Activity:
From the material below, pull out each line that contains the word "рублей" and copy those lines unchanged.

Data excerpts:
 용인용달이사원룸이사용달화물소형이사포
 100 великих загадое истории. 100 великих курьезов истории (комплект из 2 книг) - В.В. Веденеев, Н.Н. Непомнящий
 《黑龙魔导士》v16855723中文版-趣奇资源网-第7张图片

---

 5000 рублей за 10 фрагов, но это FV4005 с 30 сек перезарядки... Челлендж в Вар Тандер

--

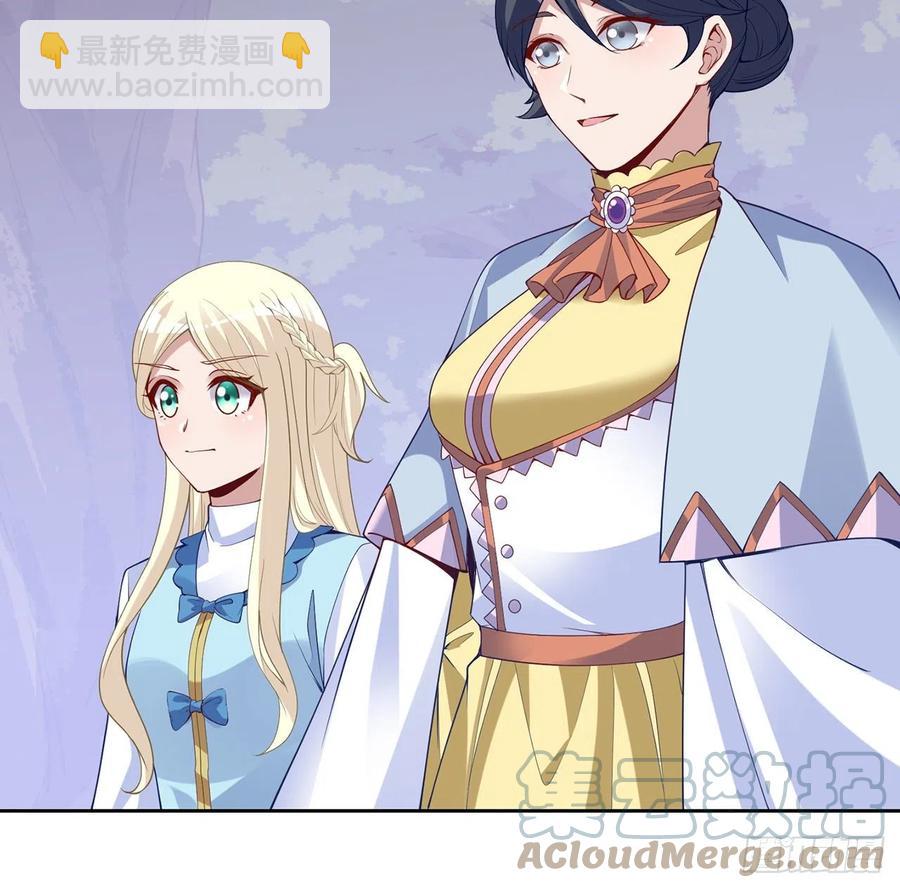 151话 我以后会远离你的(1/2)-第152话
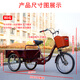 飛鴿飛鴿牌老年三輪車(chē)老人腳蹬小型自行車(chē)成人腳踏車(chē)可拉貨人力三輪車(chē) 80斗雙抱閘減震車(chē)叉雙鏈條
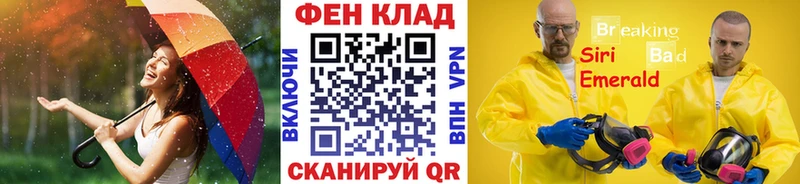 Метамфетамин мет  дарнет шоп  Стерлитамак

Your response:
 5000 рублей за 10 фрагов, но это FV4005 с 30 сек перезарядки... Челлендж в Вар Тандер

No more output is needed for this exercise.